____ Material for the task
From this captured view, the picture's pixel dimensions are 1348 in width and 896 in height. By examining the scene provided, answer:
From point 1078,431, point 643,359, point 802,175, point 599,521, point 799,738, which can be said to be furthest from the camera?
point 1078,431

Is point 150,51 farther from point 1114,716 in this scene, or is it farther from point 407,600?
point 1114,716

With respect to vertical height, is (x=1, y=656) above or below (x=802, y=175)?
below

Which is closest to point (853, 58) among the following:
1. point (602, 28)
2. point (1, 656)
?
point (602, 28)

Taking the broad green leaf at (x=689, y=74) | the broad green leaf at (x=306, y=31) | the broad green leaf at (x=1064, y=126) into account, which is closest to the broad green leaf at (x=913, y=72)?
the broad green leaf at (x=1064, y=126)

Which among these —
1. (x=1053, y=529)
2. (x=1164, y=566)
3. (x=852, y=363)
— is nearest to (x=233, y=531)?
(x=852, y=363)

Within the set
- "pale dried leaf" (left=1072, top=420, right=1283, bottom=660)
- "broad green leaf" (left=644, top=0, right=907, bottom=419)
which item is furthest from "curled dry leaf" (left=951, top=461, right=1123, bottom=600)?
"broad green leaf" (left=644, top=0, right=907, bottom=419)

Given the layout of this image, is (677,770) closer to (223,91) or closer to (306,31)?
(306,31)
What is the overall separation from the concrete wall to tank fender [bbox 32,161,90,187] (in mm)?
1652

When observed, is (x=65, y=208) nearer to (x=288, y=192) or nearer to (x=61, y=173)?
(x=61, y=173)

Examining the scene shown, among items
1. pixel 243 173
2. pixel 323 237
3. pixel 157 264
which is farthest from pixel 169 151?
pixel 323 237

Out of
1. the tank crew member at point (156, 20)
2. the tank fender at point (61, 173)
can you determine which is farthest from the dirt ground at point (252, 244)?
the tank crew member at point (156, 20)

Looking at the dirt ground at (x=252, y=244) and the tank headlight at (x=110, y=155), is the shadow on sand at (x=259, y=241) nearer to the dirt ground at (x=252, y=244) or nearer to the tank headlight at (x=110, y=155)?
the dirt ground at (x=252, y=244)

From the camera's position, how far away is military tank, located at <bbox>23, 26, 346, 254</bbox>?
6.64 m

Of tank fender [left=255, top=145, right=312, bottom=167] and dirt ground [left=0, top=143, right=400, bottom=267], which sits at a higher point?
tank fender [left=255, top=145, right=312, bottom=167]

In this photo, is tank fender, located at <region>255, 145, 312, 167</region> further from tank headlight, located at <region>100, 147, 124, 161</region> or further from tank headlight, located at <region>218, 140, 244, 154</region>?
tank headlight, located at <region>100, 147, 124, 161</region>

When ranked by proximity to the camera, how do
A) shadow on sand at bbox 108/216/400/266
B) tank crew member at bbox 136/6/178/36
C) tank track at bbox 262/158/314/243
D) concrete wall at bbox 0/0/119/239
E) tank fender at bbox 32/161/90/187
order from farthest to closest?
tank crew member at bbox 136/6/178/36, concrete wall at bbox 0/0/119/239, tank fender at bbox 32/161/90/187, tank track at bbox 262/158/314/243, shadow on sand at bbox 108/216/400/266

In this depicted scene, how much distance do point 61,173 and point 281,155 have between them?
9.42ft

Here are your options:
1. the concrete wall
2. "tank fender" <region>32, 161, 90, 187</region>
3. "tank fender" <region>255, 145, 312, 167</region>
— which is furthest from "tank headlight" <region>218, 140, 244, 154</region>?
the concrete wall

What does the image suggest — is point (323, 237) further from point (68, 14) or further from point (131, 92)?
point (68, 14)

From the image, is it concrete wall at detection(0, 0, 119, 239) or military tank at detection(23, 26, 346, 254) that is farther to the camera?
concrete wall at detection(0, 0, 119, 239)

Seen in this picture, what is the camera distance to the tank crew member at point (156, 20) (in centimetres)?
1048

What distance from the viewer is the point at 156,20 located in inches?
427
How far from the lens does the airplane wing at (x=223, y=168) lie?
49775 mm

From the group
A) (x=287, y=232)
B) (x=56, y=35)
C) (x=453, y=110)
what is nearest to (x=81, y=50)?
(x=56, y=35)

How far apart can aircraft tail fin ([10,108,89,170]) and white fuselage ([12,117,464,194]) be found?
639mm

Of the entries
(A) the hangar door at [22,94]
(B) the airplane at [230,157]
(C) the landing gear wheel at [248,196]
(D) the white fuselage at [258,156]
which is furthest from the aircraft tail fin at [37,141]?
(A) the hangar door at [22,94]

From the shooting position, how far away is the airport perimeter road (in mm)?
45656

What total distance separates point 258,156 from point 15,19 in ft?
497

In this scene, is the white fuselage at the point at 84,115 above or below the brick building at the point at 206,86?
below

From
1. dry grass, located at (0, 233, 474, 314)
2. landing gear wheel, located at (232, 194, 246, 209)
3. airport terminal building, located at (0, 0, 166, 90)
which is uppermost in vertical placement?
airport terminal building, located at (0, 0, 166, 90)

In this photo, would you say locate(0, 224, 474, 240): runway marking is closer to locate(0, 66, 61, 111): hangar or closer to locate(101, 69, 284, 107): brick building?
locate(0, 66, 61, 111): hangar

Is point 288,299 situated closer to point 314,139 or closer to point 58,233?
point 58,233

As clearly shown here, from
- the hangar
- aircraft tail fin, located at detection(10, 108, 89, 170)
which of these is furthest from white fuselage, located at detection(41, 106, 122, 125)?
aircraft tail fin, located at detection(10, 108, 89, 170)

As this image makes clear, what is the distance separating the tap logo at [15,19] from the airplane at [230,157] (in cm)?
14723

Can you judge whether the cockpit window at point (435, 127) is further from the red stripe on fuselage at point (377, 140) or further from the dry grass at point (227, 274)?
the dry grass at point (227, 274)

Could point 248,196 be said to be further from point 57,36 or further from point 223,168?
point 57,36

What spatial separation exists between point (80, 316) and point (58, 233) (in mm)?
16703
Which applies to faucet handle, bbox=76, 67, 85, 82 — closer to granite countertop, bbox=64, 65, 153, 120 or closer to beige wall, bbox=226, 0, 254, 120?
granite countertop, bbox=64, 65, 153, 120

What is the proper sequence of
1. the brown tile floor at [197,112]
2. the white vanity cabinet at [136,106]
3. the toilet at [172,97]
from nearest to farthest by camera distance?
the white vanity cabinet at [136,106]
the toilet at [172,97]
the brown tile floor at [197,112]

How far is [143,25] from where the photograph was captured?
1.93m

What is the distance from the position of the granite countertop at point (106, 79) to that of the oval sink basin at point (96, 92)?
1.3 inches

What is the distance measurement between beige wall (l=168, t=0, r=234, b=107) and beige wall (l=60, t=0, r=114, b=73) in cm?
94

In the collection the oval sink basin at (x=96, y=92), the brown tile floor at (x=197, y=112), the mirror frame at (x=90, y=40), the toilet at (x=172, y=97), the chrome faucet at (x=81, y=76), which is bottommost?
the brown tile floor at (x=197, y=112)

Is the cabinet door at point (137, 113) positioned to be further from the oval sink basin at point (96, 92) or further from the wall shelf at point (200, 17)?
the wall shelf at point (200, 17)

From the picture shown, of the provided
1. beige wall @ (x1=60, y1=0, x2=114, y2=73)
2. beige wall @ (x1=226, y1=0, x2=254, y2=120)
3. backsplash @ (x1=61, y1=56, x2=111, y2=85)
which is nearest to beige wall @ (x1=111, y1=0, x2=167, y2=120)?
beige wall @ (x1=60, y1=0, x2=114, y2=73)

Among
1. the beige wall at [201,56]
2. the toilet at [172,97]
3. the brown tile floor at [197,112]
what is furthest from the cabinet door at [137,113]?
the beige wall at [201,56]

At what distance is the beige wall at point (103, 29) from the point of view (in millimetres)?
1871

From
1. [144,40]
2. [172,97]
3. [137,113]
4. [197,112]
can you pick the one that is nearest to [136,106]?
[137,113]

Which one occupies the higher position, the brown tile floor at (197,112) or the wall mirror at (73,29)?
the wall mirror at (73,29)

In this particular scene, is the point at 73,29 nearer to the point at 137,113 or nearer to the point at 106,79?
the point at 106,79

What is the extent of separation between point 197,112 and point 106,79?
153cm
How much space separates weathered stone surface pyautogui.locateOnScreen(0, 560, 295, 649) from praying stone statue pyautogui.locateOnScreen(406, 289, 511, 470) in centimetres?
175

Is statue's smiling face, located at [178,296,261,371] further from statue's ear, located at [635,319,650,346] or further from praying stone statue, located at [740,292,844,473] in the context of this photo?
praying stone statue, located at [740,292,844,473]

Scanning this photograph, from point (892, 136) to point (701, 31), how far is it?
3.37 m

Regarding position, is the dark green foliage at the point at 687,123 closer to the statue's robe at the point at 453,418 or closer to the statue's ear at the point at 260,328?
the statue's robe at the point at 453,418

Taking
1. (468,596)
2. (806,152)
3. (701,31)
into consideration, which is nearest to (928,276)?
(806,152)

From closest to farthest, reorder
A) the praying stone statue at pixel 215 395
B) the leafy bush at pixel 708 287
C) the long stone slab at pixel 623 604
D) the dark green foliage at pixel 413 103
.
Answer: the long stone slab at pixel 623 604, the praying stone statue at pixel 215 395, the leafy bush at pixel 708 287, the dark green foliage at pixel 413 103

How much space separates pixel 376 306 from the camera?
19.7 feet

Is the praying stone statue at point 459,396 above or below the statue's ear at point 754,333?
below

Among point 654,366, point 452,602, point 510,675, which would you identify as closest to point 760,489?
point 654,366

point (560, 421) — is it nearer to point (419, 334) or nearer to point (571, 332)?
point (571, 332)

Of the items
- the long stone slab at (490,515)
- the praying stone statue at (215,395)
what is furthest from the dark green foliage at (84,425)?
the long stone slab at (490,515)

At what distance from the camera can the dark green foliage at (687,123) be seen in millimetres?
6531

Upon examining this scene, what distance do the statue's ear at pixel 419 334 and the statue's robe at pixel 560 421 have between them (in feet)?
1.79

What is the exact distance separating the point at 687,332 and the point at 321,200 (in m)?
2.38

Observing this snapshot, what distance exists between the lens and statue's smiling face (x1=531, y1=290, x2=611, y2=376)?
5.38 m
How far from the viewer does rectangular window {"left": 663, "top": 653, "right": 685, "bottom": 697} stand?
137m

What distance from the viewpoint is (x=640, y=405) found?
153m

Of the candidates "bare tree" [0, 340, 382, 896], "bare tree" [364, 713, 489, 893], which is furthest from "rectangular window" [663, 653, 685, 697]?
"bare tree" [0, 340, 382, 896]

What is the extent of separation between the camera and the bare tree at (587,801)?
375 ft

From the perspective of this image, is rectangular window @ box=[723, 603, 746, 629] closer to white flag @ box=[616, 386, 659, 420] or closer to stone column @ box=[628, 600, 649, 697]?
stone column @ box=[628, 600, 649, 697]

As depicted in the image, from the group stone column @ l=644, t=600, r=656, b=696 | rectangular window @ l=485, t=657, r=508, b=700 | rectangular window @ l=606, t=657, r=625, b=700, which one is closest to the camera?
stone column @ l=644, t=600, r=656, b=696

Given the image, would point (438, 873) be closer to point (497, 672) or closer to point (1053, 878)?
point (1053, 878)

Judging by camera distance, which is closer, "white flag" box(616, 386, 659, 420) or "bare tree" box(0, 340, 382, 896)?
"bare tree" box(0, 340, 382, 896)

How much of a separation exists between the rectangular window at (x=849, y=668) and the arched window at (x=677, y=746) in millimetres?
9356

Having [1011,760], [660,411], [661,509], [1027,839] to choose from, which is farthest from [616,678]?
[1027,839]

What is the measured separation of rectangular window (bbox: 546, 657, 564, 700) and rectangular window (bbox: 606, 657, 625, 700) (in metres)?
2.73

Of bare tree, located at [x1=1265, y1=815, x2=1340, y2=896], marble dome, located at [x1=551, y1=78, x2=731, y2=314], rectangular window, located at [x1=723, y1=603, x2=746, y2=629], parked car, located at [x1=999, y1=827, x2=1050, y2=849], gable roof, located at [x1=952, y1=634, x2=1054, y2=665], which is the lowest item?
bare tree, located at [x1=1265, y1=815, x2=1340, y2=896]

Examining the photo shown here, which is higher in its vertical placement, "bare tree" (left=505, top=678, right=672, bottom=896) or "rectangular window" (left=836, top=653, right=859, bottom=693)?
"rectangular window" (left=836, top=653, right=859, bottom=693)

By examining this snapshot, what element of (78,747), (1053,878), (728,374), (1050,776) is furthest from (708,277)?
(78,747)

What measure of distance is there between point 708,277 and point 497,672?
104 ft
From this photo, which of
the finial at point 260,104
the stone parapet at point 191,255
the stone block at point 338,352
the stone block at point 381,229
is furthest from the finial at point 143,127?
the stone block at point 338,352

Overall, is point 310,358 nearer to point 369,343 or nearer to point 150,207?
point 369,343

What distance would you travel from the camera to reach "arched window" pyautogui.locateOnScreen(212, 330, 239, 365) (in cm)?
________
The problem: In the records above, locate the line that contains "As depicted in". Repeat it and every line after it, exactly, and nothing else.

Written solution:
As depicted in the image, from the group stone column @ l=644, t=600, r=656, b=696 | rectangular window @ l=485, t=657, r=508, b=700 | rectangular window @ l=606, t=657, r=625, b=700, which one is closest to the camera?
stone column @ l=644, t=600, r=656, b=696

Given the image, would point (438, 873) be closer to point (497, 672) or closer to point (1053, 878)?
point (1053, 878)

Judging by camera distance, which is closer, "white flag" box(616, 386, 659, 420) or "bare tree" box(0, 340, 382, 896)?
"bare tree" box(0, 340, 382, 896)

How much of a separation exists between the rectangular window at (x=849, y=668) and the arched window at (x=677, y=746) in millimetres?
9356

Having [1011,760], [660,411], [661,509], [1027,839] to choose from, which is farthest from [616,678]?
[1027,839]

What is the measured separation of rectangular window (bbox: 546, 657, 564, 700) and rectangular window (bbox: 606, 657, 625, 700) (in metres)?
2.73

Of bare tree, located at [x1=1265, y1=815, x2=1340, y2=896], marble dome, located at [x1=551, y1=78, x2=731, y2=314], rectangular window, located at [x1=723, y1=603, x2=746, y2=629], parked car, located at [x1=999, y1=827, x2=1050, y2=849], gable roof, located at [x1=952, y1=634, x2=1054, y2=665], which is the lowest item?
bare tree, located at [x1=1265, y1=815, x2=1340, y2=896]

Examining the photo shown here, which is higher in its vertical placement, "bare tree" (left=505, top=678, right=672, bottom=896) or "rectangular window" (left=836, top=653, right=859, bottom=693)?
"rectangular window" (left=836, top=653, right=859, bottom=693)

By examining this snapshot, what element of (78,747), (1053,878), (728,374), (1050,776) is furthest from (708,277)?
(78,747)

What measure of distance is there between point 708,277 and point 497,672?
104 ft
From this photo, which of
the finial at point 260,104
the stone parapet at point 191,255
the stone block at point 338,352
the stone block at point 381,229
is furthest from the finial at point 143,127?
the stone block at point 338,352

Overall, is point 310,358 nearer to point 369,343 or nearer to point 150,207?
point 369,343

What distance would you travel from the camera to reach "arched window" pyautogui.locateOnScreen(212, 330, 239, 365) (in cm)?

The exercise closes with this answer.